*** DATA PROVIDED Section Begins ***
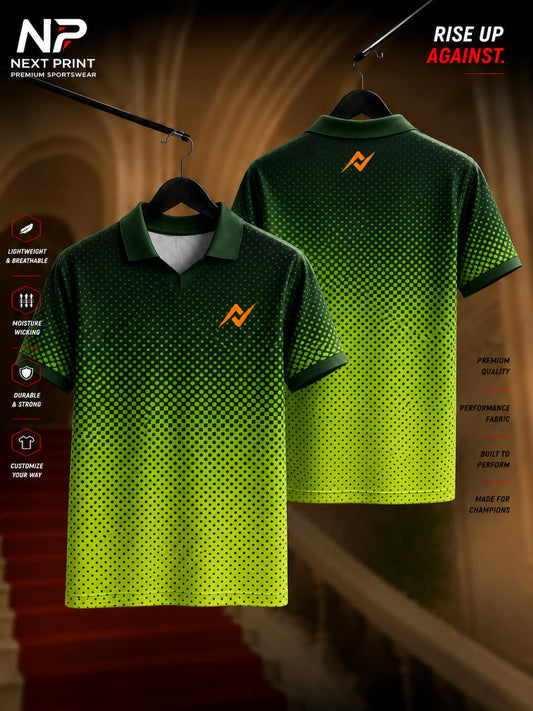 Front and back view of Next Print Neon Gradient Dot Matrix polo sports jersey featuring a green-to-neon yellow halftone pattern with premium dry-fit fabric.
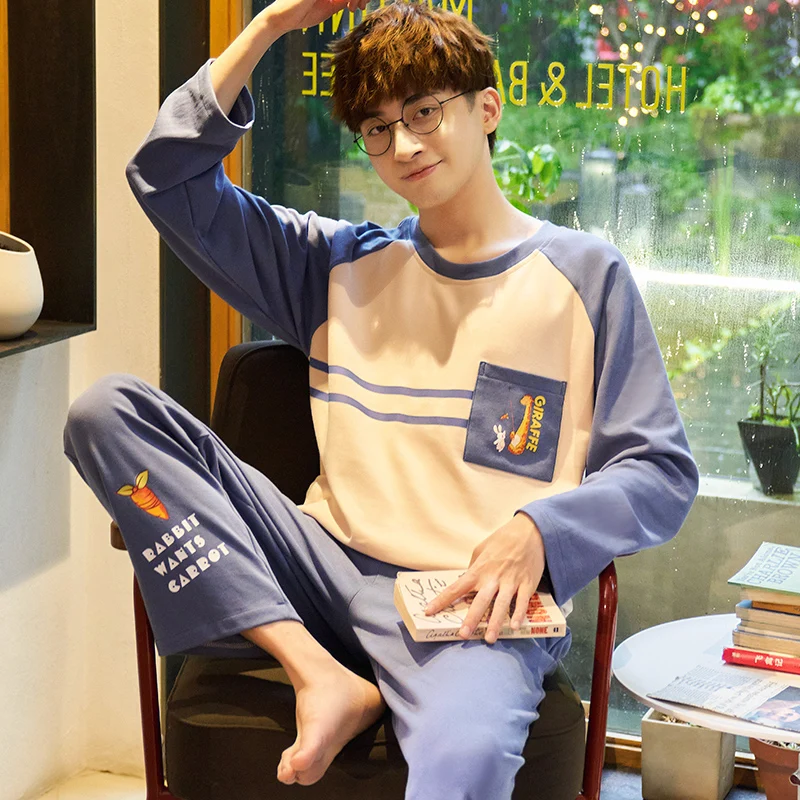 New Men's Cotton Pajamas Sets Sleepwear Nightwear Cartoon Underwear Casual Sleep&Lounge Homewear Spring Autumn Pjs Drop Ship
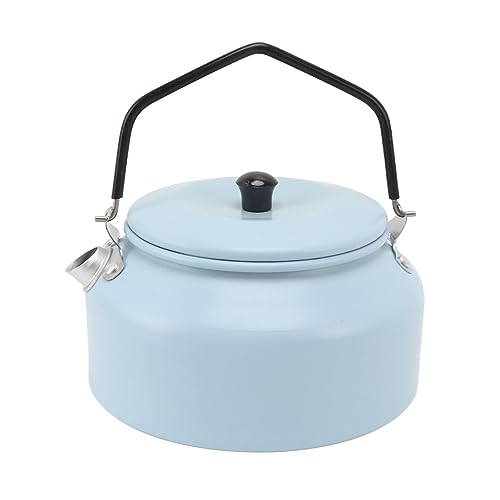 0.9L Camping Kettle Aluminium Alloy Open Fire Tea Kettle for Picnic Outdoor Hiking Backpacking Teapot with Storage Mesh (Blue)
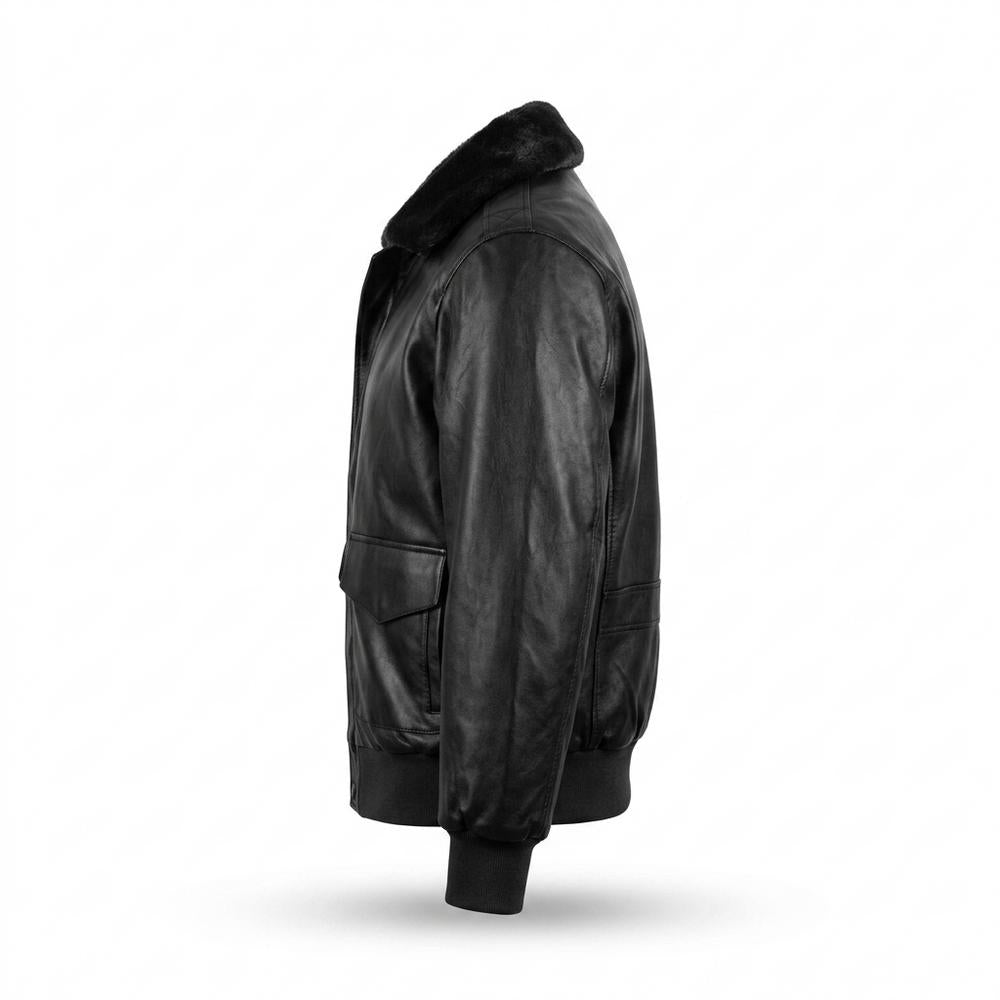 Allsaints Leather - Nesin | Faux-Fur Collar Zip-Up Leather Jacket Men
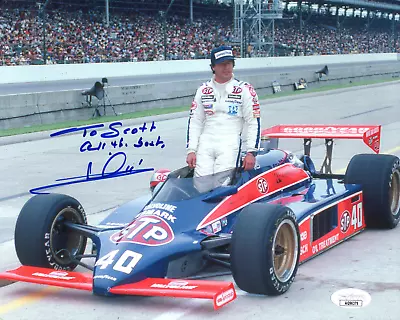 MARIO ANDRETTI HAND SIGNED 8x10 COLOR PHOTO     RACING LEGEND    TO SCOTT    JSA • $79.99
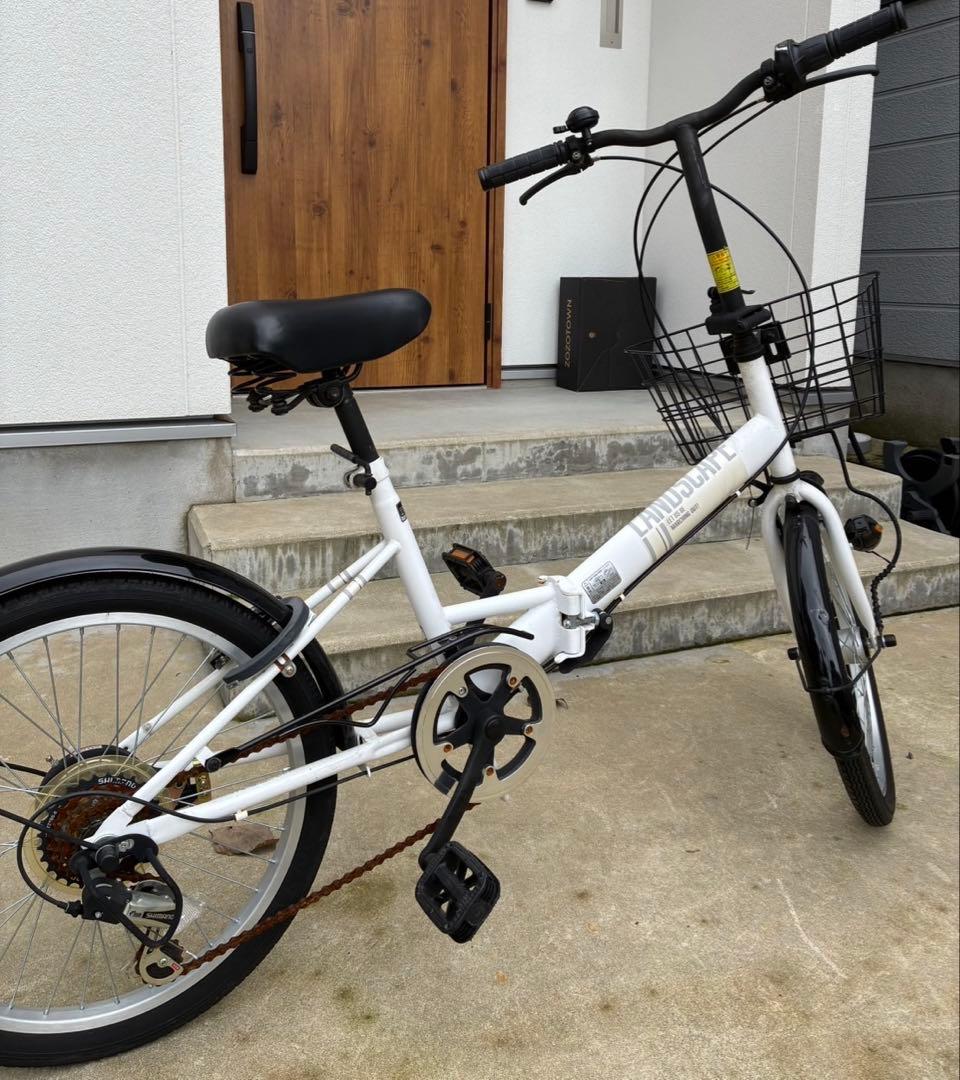 ランドスケープ　20型　ホワイト　折りたたみ自転車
*** DATA PROVIDED Section Ends ***
» **THE PROBLEM**
Using the records above, output an exact copy without any pictures.

» **SOLUTION TO THIS TASK**
 Front and back view of Next Print Neon Gradient Dot Matrix polo sports jersey featuring a green-to-neon yellow halftone pattern with premium dry-fit fabric.
 New Men's Cotton Pajamas Sets Sleepwear Nightwear Cartoon Underwear Casual Sleep&Lounge Homewear Spring Autumn Pjs Drop Ship
 0.9L Camping Kettle Aluminium Alloy Open Fire Tea Kettle for Picnic Outdoor Hiking Backpacking Teapot with Storage Mesh (Blue)
 Allsaints Leather - Nesin | Faux-Fur Collar Zip-Up Leather Jacket Men
 MARIO ANDRETTI HAND SIGNED 8x10 COLOR PHOTO     RACING LEGEND    TO SCOTT    JSA • $79.99
 ランドスケープ　20型　ホワイト　折りたたみ自転車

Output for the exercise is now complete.